Hallo liebe Mitglieder,
erstmal hoffe ich bin hier richtig mit meinem Anliegen

Ich bin Dokumentarfilmer und mache gerade meinen Bachelor.
In unserer (ein Kommilitone und ich) Bachelor-Arbeit soll es um die Dokumentation eines bestimmten Areals gehen.
Dafür brauche ich eine interaktive Karte, ähnlich wie Streetview, in der man durch dieses Areal gehen kann.
Problem wäre gelößt, denn für dieses Anliegen gibt es seitens Google schon das homade Streetview tool
(Make your own Street View with new Google tool - NBC News)

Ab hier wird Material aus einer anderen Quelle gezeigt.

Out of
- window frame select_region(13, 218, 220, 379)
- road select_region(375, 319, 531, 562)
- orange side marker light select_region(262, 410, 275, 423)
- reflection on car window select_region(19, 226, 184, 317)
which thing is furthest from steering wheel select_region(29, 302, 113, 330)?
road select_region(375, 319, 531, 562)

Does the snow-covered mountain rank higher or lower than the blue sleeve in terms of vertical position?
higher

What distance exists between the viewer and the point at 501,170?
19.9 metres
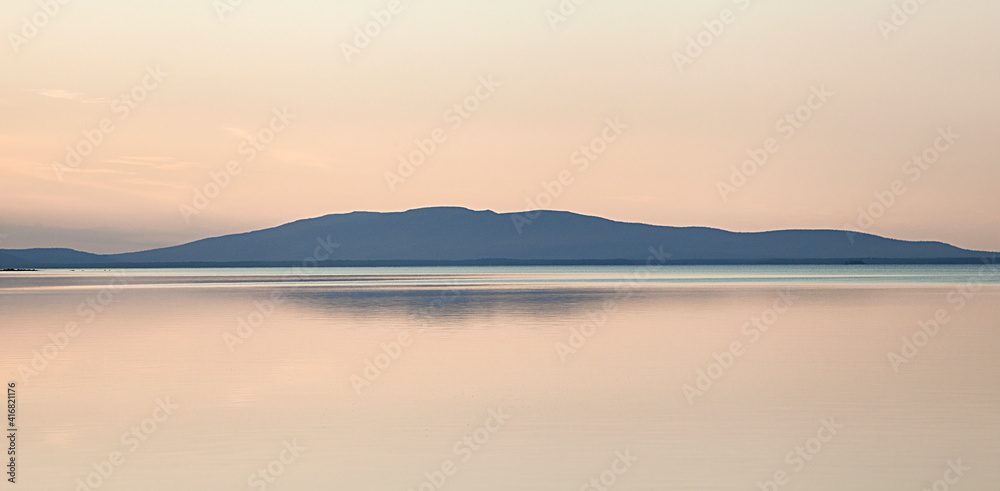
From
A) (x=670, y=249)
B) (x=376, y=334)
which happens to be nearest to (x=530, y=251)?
(x=670, y=249)

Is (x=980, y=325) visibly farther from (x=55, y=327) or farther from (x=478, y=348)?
(x=55, y=327)

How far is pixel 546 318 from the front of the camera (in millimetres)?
23469

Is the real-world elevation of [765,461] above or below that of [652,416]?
below

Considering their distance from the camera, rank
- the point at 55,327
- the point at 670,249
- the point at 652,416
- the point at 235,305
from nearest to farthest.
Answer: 1. the point at 652,416
2. the point at 55,327
3. the point at 235,305
4. the point at 670,249

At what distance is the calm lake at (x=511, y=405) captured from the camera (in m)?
8.33

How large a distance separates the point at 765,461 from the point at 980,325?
14.1 metres

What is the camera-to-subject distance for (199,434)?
9.95 meters

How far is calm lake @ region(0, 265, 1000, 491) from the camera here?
8328 mm

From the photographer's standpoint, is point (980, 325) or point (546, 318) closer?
point (980, 325)

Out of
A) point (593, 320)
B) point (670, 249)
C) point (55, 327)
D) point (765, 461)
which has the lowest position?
point (765, 461)

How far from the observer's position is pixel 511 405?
36.8 feet

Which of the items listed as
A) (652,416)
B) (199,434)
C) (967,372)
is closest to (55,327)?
(199,434)

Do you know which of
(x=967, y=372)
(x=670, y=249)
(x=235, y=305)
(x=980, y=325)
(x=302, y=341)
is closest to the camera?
(x=967, y=372)

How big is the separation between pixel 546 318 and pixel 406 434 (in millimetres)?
13776
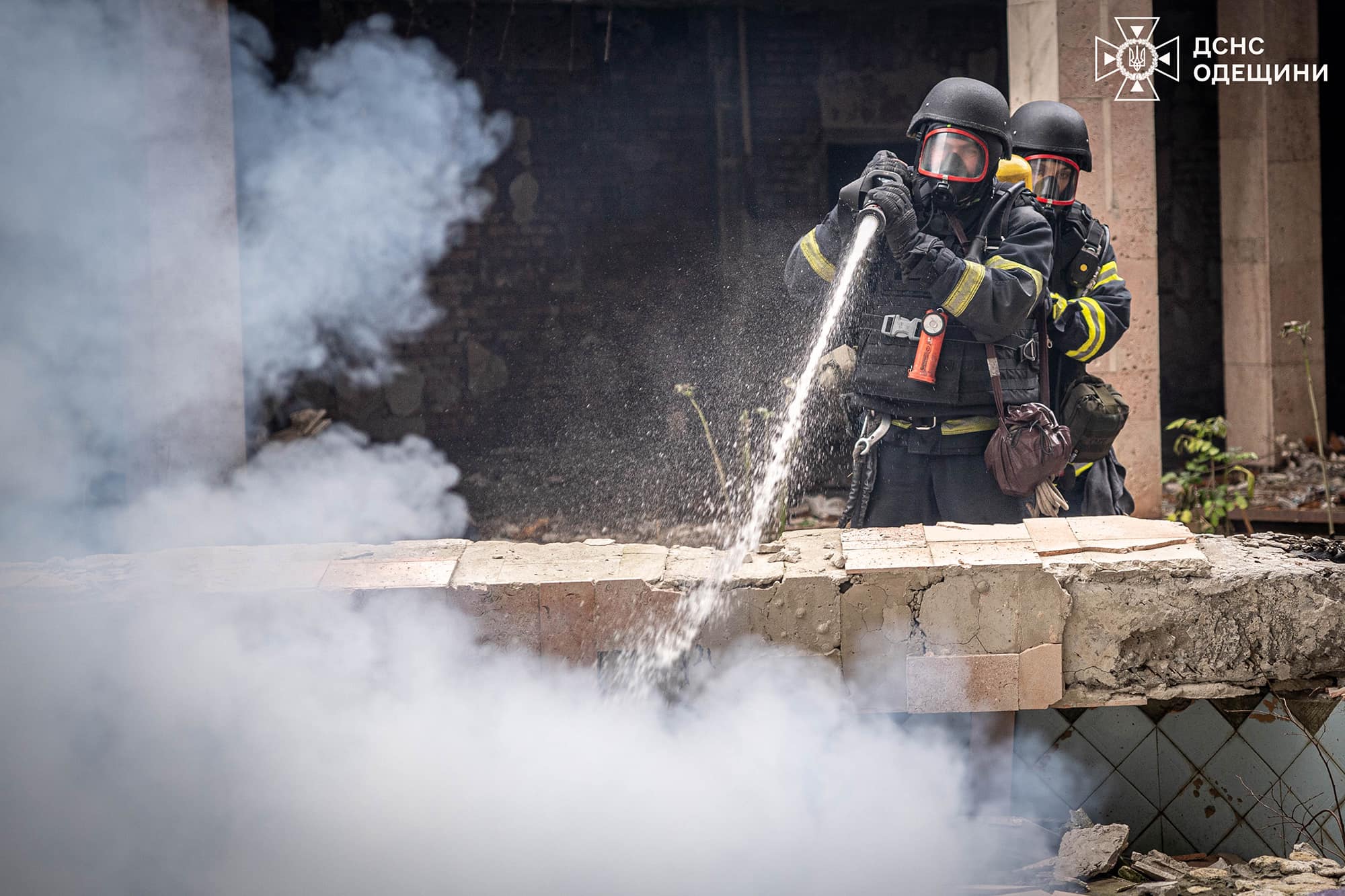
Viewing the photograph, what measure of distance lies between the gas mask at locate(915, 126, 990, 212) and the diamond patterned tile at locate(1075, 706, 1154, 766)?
5.50 ft

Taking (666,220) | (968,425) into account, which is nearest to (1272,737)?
(968,425)

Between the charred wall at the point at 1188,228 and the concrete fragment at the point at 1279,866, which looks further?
the charred wall at the point at 1188,228

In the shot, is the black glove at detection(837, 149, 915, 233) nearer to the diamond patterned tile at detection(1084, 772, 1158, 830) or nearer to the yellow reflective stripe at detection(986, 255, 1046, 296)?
the yellow reflective stripe at detection(986, 255, 1046, 296)

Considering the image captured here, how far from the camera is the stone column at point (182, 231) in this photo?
20.5ft

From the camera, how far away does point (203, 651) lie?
2.98 m

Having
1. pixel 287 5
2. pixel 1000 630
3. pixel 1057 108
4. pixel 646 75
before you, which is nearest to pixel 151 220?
pixel 287 5

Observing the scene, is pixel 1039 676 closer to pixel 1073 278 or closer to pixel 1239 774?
pixel 1239 774

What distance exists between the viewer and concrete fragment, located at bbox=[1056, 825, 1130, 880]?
9.80 ft

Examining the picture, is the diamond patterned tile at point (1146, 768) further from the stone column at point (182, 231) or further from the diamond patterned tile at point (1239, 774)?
the stone column at point (182, 231)

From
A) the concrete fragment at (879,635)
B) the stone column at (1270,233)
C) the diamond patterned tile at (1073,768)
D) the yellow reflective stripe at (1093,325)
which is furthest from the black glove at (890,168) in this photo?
the stone column at (1270,233)

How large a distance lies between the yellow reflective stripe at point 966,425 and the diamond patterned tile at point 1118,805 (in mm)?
1205

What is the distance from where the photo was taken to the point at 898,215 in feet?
11.7

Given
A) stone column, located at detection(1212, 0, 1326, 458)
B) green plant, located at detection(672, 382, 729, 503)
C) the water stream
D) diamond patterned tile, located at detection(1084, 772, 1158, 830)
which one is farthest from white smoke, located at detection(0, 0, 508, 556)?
stone column, located at detection(1212, 0, 1326, 458)

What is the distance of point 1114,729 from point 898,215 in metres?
1.65
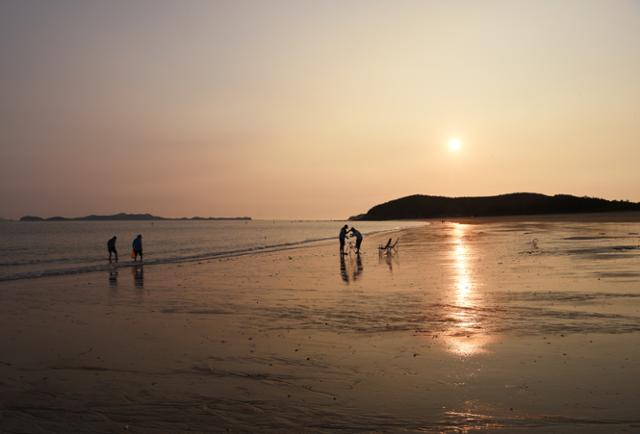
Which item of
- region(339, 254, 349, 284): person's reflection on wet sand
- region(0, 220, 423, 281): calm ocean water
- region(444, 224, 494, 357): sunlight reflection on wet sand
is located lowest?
region(0, 220, 423, 281): calm ocean water

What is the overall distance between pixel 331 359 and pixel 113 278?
18815 mm

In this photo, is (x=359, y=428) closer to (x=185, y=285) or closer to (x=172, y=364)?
(x=172, y=364)

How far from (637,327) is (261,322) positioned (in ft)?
26.1

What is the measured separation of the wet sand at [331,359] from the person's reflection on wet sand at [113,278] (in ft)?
10.7

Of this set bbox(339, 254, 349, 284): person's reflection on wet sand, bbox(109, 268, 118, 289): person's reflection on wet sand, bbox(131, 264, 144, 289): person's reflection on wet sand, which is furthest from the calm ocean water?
bbox(339, 254, 349, 284): person's reflection on wet sand

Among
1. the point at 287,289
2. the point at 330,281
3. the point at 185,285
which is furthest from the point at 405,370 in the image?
the point at 185,285

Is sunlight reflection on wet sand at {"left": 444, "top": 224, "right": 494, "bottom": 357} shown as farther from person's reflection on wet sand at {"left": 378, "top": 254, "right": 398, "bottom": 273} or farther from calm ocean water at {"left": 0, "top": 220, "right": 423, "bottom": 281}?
calm ocean water at {"left": 0, "top": 220, "right": 423, "bottom": 281}

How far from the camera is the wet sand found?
664 cm

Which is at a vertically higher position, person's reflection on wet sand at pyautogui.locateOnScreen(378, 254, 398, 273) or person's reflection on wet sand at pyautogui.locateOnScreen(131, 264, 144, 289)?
person's reflection on wet sand at pyautogui.locateOnScreen(378, 254, 398, 273)

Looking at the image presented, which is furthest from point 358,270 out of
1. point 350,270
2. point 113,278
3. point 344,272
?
point 113,278

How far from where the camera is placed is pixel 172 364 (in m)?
9.27

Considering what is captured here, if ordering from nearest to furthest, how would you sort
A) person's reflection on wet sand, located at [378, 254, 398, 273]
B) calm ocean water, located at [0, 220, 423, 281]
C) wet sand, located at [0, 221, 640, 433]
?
1. wet sand, located at [0, 221, 640, 433]
2. person's reflection on wet sand, located at [378, 254, 398, 273]
3. calm ocean water, located at [0, 220, 423, 281]

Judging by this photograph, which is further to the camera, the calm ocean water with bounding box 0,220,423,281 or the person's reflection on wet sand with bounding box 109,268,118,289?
the calm ocean water with bounding box 0,220,423,281

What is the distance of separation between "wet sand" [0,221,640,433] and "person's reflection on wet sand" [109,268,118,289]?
128 inches
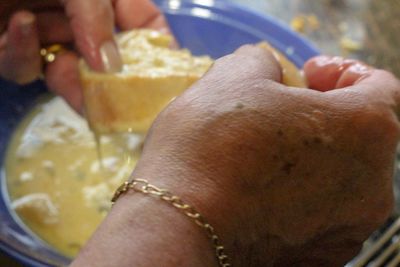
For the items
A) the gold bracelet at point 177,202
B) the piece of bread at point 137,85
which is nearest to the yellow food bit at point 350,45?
the piece of bread at point 137,85

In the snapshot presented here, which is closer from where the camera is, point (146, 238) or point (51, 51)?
point (146, 238)

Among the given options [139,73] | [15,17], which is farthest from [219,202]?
[15,17]

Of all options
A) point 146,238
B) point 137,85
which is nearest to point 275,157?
point 146,238

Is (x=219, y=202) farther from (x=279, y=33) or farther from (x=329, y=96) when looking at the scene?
(x=279, y=33)

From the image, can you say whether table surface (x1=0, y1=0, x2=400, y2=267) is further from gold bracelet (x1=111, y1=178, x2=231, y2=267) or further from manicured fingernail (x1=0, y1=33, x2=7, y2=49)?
gold bracelet (x1=111, y1=178, x2=231, y2=267)

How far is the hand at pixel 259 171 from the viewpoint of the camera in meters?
0.46

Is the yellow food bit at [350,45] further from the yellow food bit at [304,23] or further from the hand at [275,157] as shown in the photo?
the hand at [275,157]

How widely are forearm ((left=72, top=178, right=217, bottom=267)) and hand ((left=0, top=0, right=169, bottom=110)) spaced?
481 millimetres

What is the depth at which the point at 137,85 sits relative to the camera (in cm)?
88

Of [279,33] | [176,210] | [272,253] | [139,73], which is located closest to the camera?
[176,210]

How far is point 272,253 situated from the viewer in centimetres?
57

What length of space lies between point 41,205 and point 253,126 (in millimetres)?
545

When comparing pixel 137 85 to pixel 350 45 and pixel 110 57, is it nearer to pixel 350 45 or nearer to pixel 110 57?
pixel 110 57

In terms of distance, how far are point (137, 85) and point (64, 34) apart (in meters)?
0.23
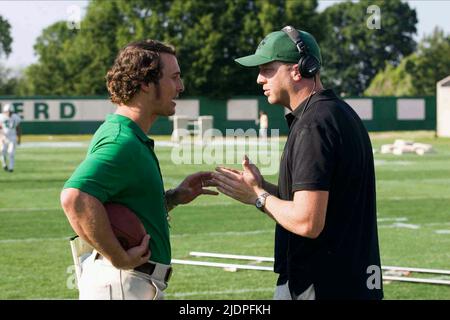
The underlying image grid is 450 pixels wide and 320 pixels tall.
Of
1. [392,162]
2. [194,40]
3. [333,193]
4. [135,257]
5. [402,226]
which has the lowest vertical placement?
[392,162]

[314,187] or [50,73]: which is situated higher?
[314,187]

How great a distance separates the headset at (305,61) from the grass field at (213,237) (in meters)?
4.34

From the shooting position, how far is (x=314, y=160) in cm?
399

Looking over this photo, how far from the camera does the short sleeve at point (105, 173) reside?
12.9ft

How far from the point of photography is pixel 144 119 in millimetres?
4262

Leider nicht; ich brauche eine Streetview-Karte, wo sich Informationen, Bilder, Sounds und Videos interaktiv öffnen lassen. Ein Beispiel dafür wäre, wenn man in Streetview auf eine Person klickt und sich dann eine Infotafel über diese Person öffnet. Anderes Beispiel, man klickt auf ein Kiosk und es öffnet sich ein Video.

Realisiert wurde diese Idee z.B. in diesem Projekt:
https://nightwalk.withgoogle.com/en/home


Es gibt verschiedene Toolz wie z.B. dieses hier:
http://www.easypano.com/gallery/Tour...own/index.html
Allerdings lassen sich Videos nicht aufpoppen, wie z.B. in dem Marseille Projekt.


Ein Student aus dem Informatik Bereich meinte zu mir, man könnte z.B. auf dem Google Tool aufbauen und weitere Sachen hinzu programmieren, wie aufpoppende Youtube-Videos oder Infotafeln.
Leider haben mein Kommilitone und ich keine Ahnung von Programmieren. Wir würden uns riesig freuen, wenn du Interesse hast den interaktiven Part zu übernehmen.
Sprich wir würden das Journalistische übernehmen, die Info-Texte schreiben, Videos produzieren etc. und du müsstest dann den interaktive Part übernhmen.

Wir würden uns riesig freuen, wenn du Interesse hast mitzuarbeiten oder einfach ein paar Tipps hast

Liebe Grüße
Micha


P.S. falls du was über unsere Referenzen wissen möchtest, wir haben z.B. schon für ZDF, Arte, Dunlop, RedBull usw. Filme gedreht.


----------